Norway scores well on the majority of economic performance indicators. It has a welfare capitalist model similar to its Scandinavian neighbours, balancing liberal market conditions alongside government intervention. Norway is the third largest oil exporter in the world after Russia and Saudi Arabia, and public coffers are currently seeing the benefits of record oil prices. Norway is also a large net producer of natural gas, which, as with the oil industry, is controlled by the government. (However, at Norway’s high per capital income levels, and given the country’s strong political and economic institutions, dependence on these types of exports is unlikely to lead to the problems faced by poorer countries).
Norway enjoys a superb reputation for governance, with its scores for regulatory quality and government effectiveness among the highest in the world. Its restrained, long-term approach to economic planning is evident from the Government Petroleum Fund, a reserve of over $250 billion derived from oil- and gas-related budget surpluses. Other natural resource-based industries such as hydropower and fisheries add to Norway’s positive trade balance.

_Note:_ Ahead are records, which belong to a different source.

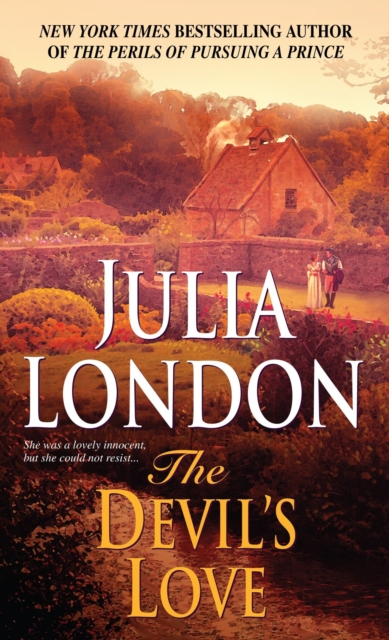 Book Cover for Devil's Love by Julia London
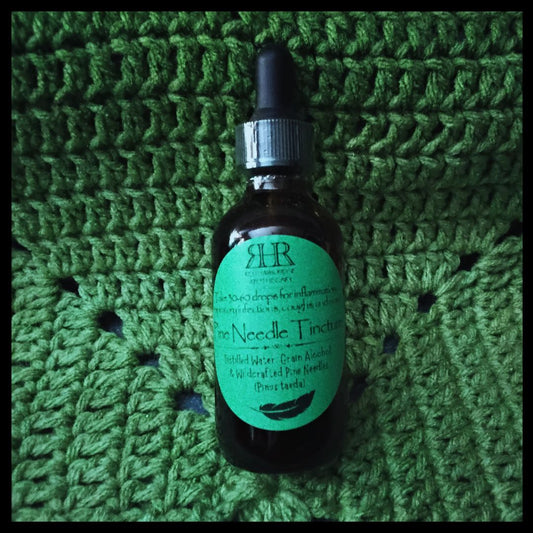 Pine Needle Tincture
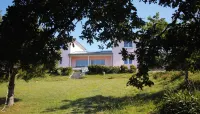 Villa la Vigie: a century of vacations. Proximity, calm and sea view.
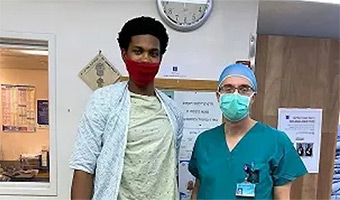 american-hapoel-basketball-star-undergoes-surgery-at-hadassah-hospital-thumb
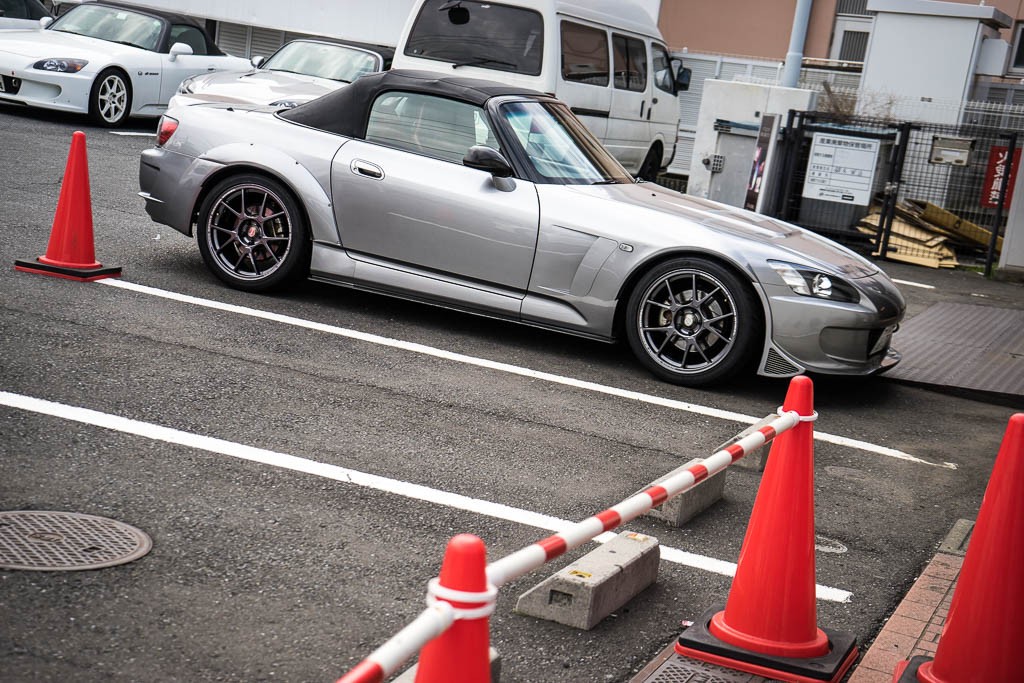 Very pretty little S2000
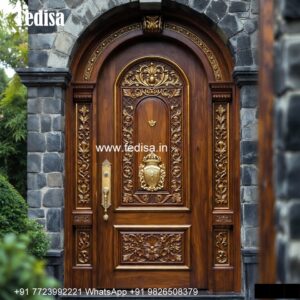 Pooja Door Design, Board Door Design | Single Entry Doors 2026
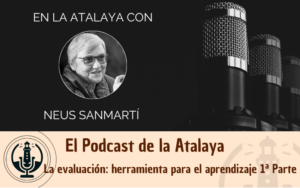Lee más sobre el artículo La evaluación: herramienta para el aprendizaje.1ª parte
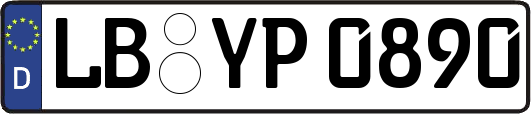 LB-YP0890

Norway’s excellent mass education system produces workers with on average 4.88 years of secondary education, and high levels of capital investment bode well for future growth in material wealth. Going forward, movements in relative price levels suggest weaknesses in levels of competitiveness, a possible challenge for the Norwegian economy. Exceptionally low business ownership rates, when compared to the Eurozone, also suggest low levels of internal competition and entrepreneurship.